A computer generated Western natal chart or horoscope chart, a specific type of horoscope created for the moment of a person's birth. Central to horoscopic astrology and its branches is the calculation of a horoscope or what has recently become known as an astrological chart. This is a diagrammatic representation in two dimensions of the celestial bodies' apparent positions in the heavens from the vantage of a location on Earth at a given time and place. The horoscope of an individual's birth is called a natal chart - horoscope chart. In ancient Hellenistic astrology the rising sign or ascendant demarcated the first celestial house of a horoscope, and the word for the ascendant in Greek was horoskopos. This is the word that the term "horoscope" derives from and in modern times it has come to be used as a general term for an astrological chart as a whole. Other commonly used names for the horoscope/natal chart in English include natus, birth-chart, astrological chart, astro-chart, celestial map, sky-map, star-chart, nativity, cosmogram, vitasphere, soulprint, radical chart, radix, or simply chart, among others.

The tropical and sidereal zodiacs

The path of the sun across the heavens as seen from Earth during a full year is called the ecliptic. This, and the nearby band of sky followed by the visible planets, is called the zodiac.
The majority of Western astrologers base their work on the tropical zodiac, which evenly divides the ecliptic into 12 segments of 30 degrees each with the start of the Zodiac (Aries 0°) being the Sun's position at the March equinox. The zodiacal signs in this system bear no relation to the constellations of the same name but stay aligned to the months and seasons. The tropical zodiac is used as a historical coordinate system in astronomy.
All Jyotish (Hindu) and a few Western astrologers use the sidereal zodiac, which uses the same evenly divided ecliptic but which approximately stays aligned to the positions of the observable constellations with the same name as the zodiacal signs. The sidereal zodiac is computed from the tropical zodiac by adding an offset called Ayanamsa. This offset changes with the precession of the equinoxes.
18th century Icelandic manuscript showing astrological houses and planetary glyphs.

Branches of horoscopic astrology

Every tradition of horoscopic astrology can be divided into four specific branches which are directed towards specific subjects or used for specific purposes. Often this involves using a unique set of techniques or a different application of the core principles of the system to a different area. Many other subsets and applications of astrology are derived from the four fundamental branches.
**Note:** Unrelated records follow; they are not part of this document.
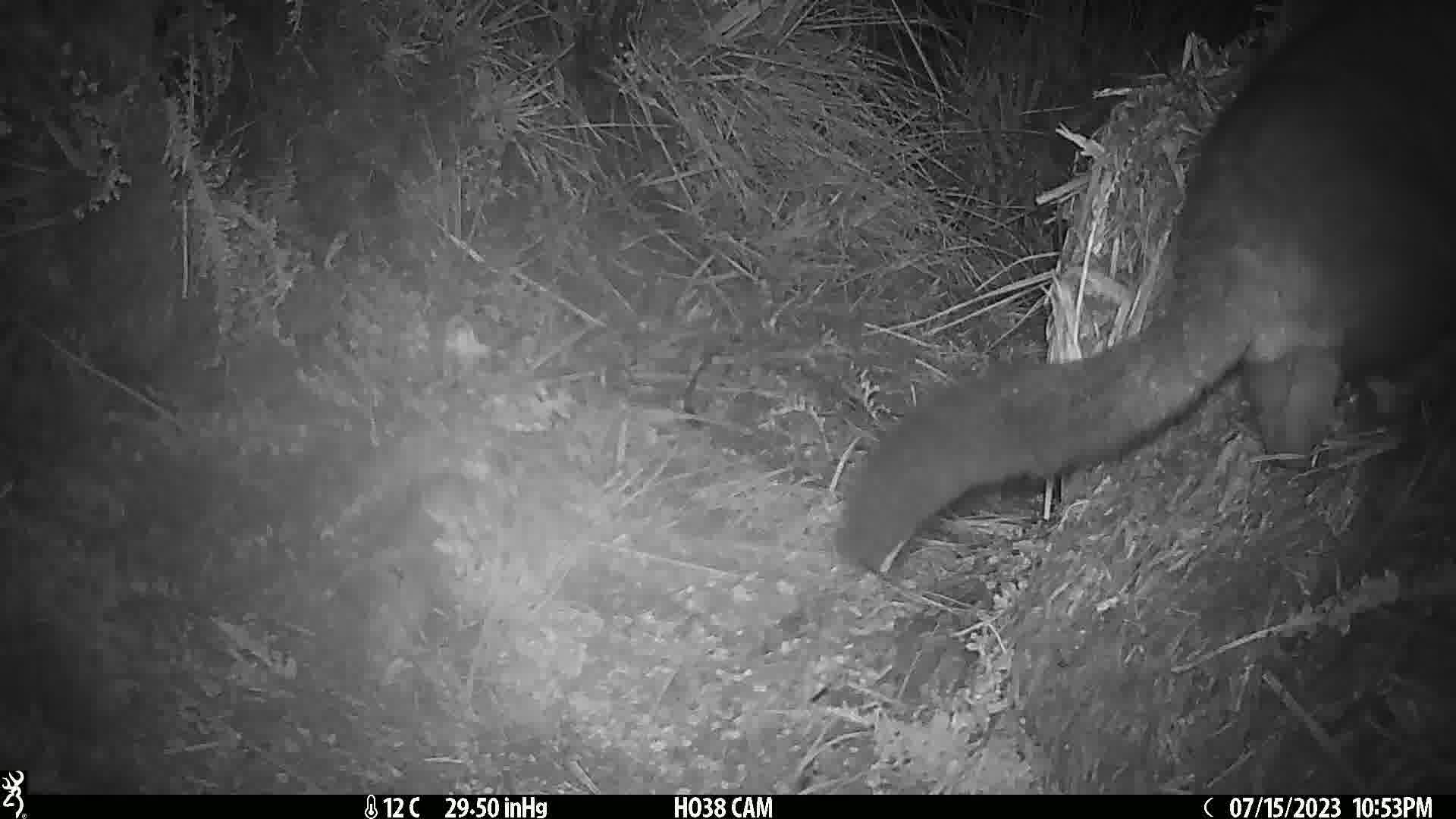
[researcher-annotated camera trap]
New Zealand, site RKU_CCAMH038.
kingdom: Animalia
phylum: Chordata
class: Mammalia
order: Diprotodontia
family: Phalangeridae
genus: Trichosurus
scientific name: Trichosurus vulpecula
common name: common brushtail possum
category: possum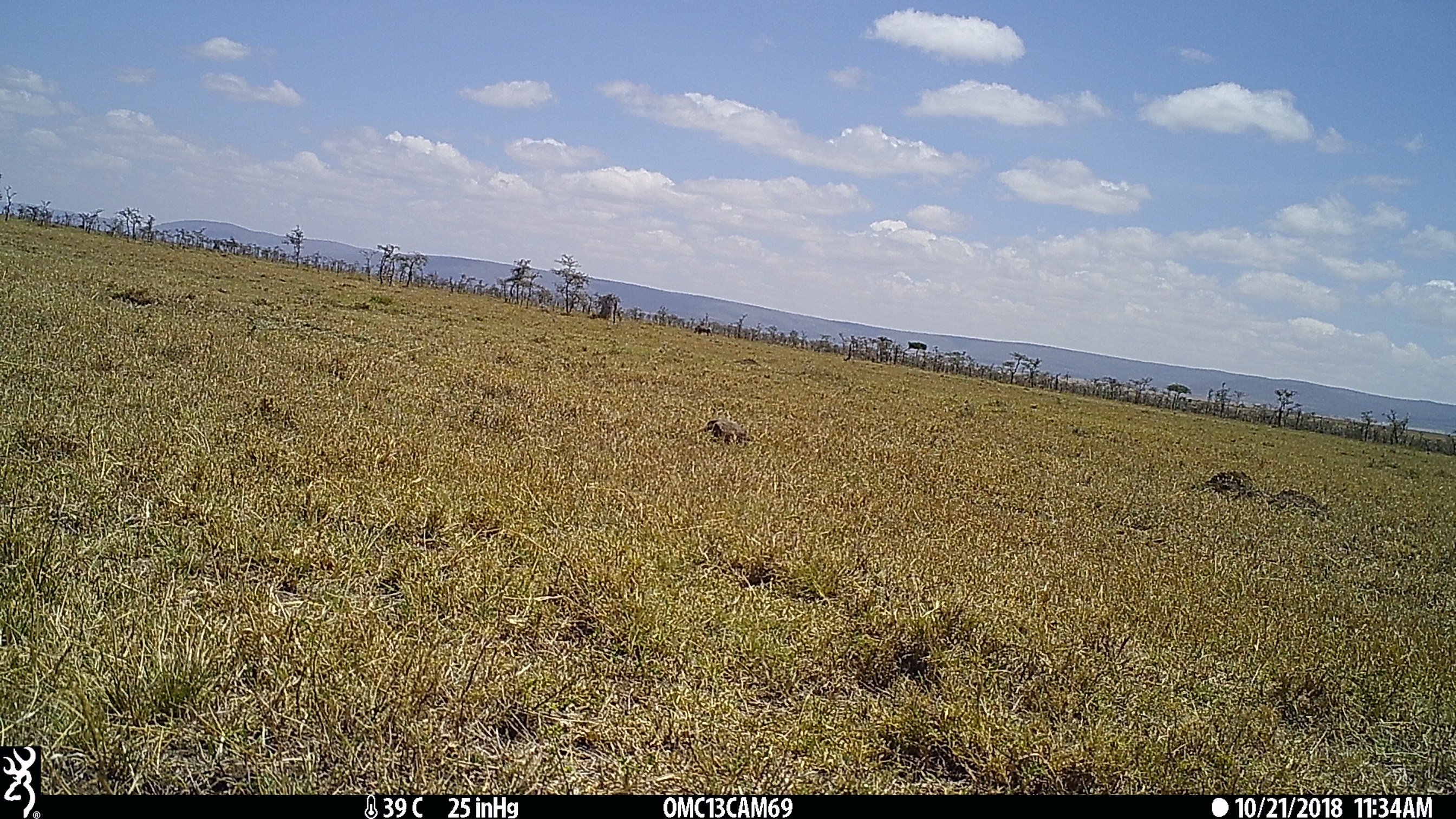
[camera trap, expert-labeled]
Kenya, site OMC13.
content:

There are four major branches of horoscopic astrology.
o Natal astrology, the study of a person's natal chart in order to gain information about the individual and his/her life experience.
o Katarchic astrology, which includes both electional and event astrology. The former uses astrology to determine the most auspicious moment to begin an enterprise or undertaking, and the latter to understand everything about an event from the time at which it took place.
o Horary astrology, a system of astrology used to answer a specific question by studying the chart of the moment the question is posed to an astrologer.
o Mundane or world astrology, is the application of astrology to world events, including weather, earthquakes and the rise and fall of empires or religions.